The fear is that utilities, lacking proven chemical techniques for capturing carbon dioxide and proven methods for storing it underground by the billions of tons per year, will build the next generation of coal plants using existing technology. That would ensure that vast amounts of global warming gases would be pumped into the atmosphere for decades.

The highest-profile failure involved a project known as FutureGen, which President Bush himself announced in 2003: a utility consortium, with subsidies from the government, was going to build a plant in Mattoon, Ill., testing the most advanced techniques for converting coal to a gas, capturing pollutants, and burning the gas for power.

The carbon dioxide would have been compressed and pumped underground into deep soil layers. Monitoring devices would have tested whether any was escaping to the atmosphere.

About $50 million has been spent on FutureGen, about $40 million in federal money and $10 million in private money, to draw up preliminary designs, find a site that had coal, electric transmission and suitable geology, and complete an Environmental Impact Statement, among other steps.

But in January, the government pulled out after projected costs nearly doubled, to $1.8 billion. The government feared the costs would go even higher. A bipartisan effort is afoot on Capitol Hill to save FutureGen, but the project is on life support.

The government had to change its approach, said Clarence Albright Jr., the undersecretary of the Energy Department, to “limit taxpayer exposure to the escalating cost.”

Trying to recover, the Energy Department is trying to cut a deal with a utility that is already planning a new power plant. The government would offer subsidies to add a segment to the plant dedicated to capturing and injecting carbon dioxide, as long as the utility bore much of the risk of cost overruns.

It is unclear whether any utility will agree to such a deal. The power companies, in fact, have been busy pulling back from coal-burning power plants of all types, amid rising costs and political pressure. Utility executives say they do not know of a plant that would qualify for an Energy Department grant as the project is now structured.

Most worrisome to experts on global warming, the utilities have recently been canceling their commitments to a type of plant long seen as a helpful intermediate step toward cleaner coal.

In plants of this type, coal would be gasified and pollutants like mercury, sulfur and soot removed before burning. The plants would be highly efficient, and would therefore emit less carbon dioxide for a given volume of electricity produced, but they would not inject the carbon dioxide into the ground.

But the situation is not hopeless. One new gasification proposal survives in the United States, by Duke Energy for a plant in Edwardsport, Ind.

In Wisconsin, engineers are testing a method that may allow them to bolt machinery for capturing carbon dioxide onto the back of old-style power plants; Sweden, Australia and Denmark are planning similar tests.
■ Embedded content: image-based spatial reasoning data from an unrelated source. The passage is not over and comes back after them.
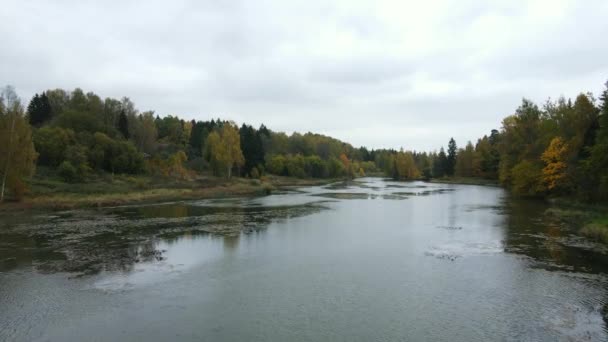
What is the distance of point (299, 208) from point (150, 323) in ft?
96.3

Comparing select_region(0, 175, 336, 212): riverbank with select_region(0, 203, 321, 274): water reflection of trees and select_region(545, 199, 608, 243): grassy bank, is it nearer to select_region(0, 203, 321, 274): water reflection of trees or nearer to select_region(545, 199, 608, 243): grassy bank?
select_region(0, 203, 321, 274): water reflection of trees

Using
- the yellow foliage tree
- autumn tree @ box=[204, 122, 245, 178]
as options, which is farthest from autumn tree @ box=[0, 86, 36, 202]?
the yellow foliage tree

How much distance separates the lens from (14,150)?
36594 millimetres

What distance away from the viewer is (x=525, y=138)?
2349 inches

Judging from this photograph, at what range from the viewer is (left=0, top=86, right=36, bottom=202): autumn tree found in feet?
119

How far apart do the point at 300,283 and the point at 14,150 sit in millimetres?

And German engineers are exploring another approach, one that involves burning coal in pure oxygen, which would produce a clean stream of exhaust gases that could be injected into the ground.
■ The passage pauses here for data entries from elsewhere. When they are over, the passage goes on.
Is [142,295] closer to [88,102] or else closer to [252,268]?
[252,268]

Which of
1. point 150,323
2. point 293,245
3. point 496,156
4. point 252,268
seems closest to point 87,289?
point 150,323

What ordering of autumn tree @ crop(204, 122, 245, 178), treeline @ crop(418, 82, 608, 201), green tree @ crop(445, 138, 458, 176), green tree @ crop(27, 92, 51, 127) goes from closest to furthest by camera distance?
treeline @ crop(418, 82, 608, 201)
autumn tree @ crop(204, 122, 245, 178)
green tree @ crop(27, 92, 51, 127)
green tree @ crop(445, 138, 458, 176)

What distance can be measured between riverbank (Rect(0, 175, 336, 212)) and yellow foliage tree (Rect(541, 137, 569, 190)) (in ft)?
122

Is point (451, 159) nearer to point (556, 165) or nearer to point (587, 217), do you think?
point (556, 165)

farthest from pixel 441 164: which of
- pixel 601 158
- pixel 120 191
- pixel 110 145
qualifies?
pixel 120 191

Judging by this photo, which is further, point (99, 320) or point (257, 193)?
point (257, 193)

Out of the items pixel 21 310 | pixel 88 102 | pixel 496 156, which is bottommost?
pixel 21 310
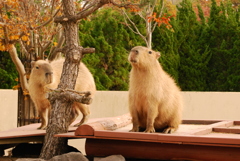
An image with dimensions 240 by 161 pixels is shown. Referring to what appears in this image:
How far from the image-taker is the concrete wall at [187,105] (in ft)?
29.3

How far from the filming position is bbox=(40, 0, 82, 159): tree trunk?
4492 mm

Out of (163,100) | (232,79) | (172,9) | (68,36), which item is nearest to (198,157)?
(163,100)

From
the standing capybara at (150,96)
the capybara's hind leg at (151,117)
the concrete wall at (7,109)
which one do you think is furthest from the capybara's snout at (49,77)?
the concrete wall at (7,109)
But no project is very far along, and it remains an open question whether techniques for capturing and storing carbon dioxide will be available by the time they are critically needed.

The Electric Power Research Institute, a utility consortium, estimated that it would take as long as 15 years to go from starting a pilot plant to proving the technology will work. The institute has set a goal of having large-scale tests completed by 2020.

“A year ago, that was an aggressive target,” said Steven R. Specker, the president of the institute. “A year has gone by, and now it’s a very aggressive target.”

Enough… I can’t stand it… time to go out in the back yard and clean up the piles and piles of building supplies, lumber, parts, whatnot, work off some of this angst. As my anti-condo-development in Lake City T-shirt says” HOW DENSE CAN WE BE?